**What is being asked**
Please write out the whole passage below about Terry Deary and public libraries, word for word.

··· Quoted passage ···

Terry Deary, shock horror, supports his local council, Sunderland, as it looks into the possibility of closing libraries to save money. While authors up and down the land protest any and all cuts on libraries, he thinks libraries have had their day and are no longer relevant.
The concept of a free library came into being in 1850 and the idea of free books is now entrenched in our psyche. In Victorian times the impoverished had no access to literature, but now they do, via the compulsory schooling for which we all pay. Deary claims that books are entertainment, and should be paid for just as people buy cinema tickets and tv licences.
Authors, he says, are not “like Enid Blyton, middle-class women indulging in a pleasant little hobby. They need to eat, and have to make a living.”
The maximum amount possible a writer can earn from the Public Lending Right scheme is capped at £6,600. Deary claims that if he sold a book he would get 30p per book rather than the 6.2p PLR offers. Therefore, instead of earning £6,000 from PLR for a title, he should be getting £180,000.
“But never mind my selfish author perception,” he says. “What about bookshops?” Bookshops are closing down because someone is giving away their product for free. Libraries give nothing back, but booksellers pass on money to both publisher and author. Libraries damage the book industry. They cost vast amounts of money when most are used by diminishing numbers of people.
I hate to admit it, but his argument makes sense.
OTOH, we do pay for library books via our taxes, though not at the going rate. Libraries do purchase the books they lend, so money goes to publishers. But publishers receive only one payment while the book is loaned and read until it falls to pieces. There is an argument that library users will risk reading an unknown author whereas they may not pay out good money for something they may not enjoy. Libraries help authors build a following. And not everyone can afford to go out and buy a book whenever they want something to read. I doubt very much that the habit of reading would rise if libraries were abolished. Would Mr Deary be as well-known as he is, if libraries had not promoted his books for all to sample? Probably not. I have to say that the libraries do good work and this country would be poorer if we followed Mr Deary’s suggestions.

··· Extracted records ···

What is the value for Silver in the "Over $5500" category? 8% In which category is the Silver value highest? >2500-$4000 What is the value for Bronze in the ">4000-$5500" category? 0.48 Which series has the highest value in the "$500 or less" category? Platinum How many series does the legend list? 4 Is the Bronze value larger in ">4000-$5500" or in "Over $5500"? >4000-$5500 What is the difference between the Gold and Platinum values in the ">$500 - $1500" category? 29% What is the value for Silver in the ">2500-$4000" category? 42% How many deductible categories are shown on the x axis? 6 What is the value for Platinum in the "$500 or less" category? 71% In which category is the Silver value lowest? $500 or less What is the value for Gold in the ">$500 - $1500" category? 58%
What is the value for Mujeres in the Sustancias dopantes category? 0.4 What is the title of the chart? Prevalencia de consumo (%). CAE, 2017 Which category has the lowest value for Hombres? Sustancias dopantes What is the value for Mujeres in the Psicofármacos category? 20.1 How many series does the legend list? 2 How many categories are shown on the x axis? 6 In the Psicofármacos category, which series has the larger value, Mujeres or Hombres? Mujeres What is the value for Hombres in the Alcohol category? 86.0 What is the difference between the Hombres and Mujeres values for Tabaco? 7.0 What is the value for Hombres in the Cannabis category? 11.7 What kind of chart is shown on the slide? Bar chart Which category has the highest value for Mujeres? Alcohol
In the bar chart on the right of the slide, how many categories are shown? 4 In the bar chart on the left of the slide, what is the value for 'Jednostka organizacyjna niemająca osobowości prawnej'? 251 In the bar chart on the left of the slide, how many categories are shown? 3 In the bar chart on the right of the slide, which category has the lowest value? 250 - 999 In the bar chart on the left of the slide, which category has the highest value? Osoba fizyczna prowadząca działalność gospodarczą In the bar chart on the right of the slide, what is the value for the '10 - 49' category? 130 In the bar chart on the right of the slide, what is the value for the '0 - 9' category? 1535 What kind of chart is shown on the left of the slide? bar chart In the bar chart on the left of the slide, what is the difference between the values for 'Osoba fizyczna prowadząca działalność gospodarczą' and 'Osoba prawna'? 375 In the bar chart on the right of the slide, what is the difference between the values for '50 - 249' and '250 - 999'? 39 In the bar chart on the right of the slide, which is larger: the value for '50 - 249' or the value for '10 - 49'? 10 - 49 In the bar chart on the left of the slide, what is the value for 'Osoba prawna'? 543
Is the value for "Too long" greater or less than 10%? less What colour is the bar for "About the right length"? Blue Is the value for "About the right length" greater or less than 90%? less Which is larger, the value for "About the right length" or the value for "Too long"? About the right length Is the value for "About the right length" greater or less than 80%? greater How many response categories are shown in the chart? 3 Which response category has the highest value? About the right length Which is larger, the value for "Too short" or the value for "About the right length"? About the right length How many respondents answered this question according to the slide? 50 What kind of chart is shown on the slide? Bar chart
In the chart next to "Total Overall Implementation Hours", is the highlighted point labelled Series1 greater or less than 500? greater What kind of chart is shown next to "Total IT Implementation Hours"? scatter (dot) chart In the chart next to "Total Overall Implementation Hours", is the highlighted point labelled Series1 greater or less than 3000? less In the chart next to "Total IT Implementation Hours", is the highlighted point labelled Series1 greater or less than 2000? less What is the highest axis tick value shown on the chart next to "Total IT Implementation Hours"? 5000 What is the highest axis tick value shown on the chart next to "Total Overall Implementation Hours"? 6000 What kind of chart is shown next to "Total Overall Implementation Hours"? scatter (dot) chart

···

**Exercise answer**
Terry Deary, shock horror, supports his local council, Sunderland, as it looks into the possibility of closing libraries to save money. While authors up and down the land protest any and all cuts on libraries, he thinks libraries have had their day and are no longer relevant.
The concept of a free library came into being in 1850 and the idea of free books is now entrenched in our psyche. In Victorian times the impoverished had no access to literature, but now they do, via the compulsory schooling for which we all pay. Deary claims that books are entertainment, and should be paid for just as people buy cinema tickets and tv licences.
Authors, he says, are not “like Enid Blyton, middle-class women indulging in a pleasant little hobby. They need to eat, and have to make a living.”
The maximum amount possible a writer can earn from the Public Lending Right scheme is capped at £6,600. Deary claims that if he sold a book he would get 30p per book rather than the 6.2p PLR offers. Therefore, instead of earning £6,000 from PLR for a title, he should be getting £180,000.
“But never mind my selfish author perception,” he says. “What about bookshops?” Bookshops are closing down because someone is giving away their product for free. Libraries give nothing back, but booksellers pass on money to both publisher and author. Libraries damage the book industry. They cost vast amounts of money when most are used by diminishing numbers of people.
I hate to admit it, but his argument makes sense.
OTOH, we do pay for library books via our taxes, though not at the going rate. Libraries do purchase the books they lend, so money goes to publishers. But publishers receive only one payment while the book is loaned and read until it falls to pieces. There is an argument that library users will risk reading an unknown author whereas they may not pay out good money for something they may not enjoy. Libraries help authors build a following. And not everyone can afford to go out and buy a book whenever they want something to read. I doubt very much that the habit of reading would rise if libraries were abolished. Would Mr Deary be as well-known as he is, if libraries had not promoted his books for all to sample? Probably not. I have to say that the libraries do good work and this country would be poorer if we followed Mr Deary’s suggestions.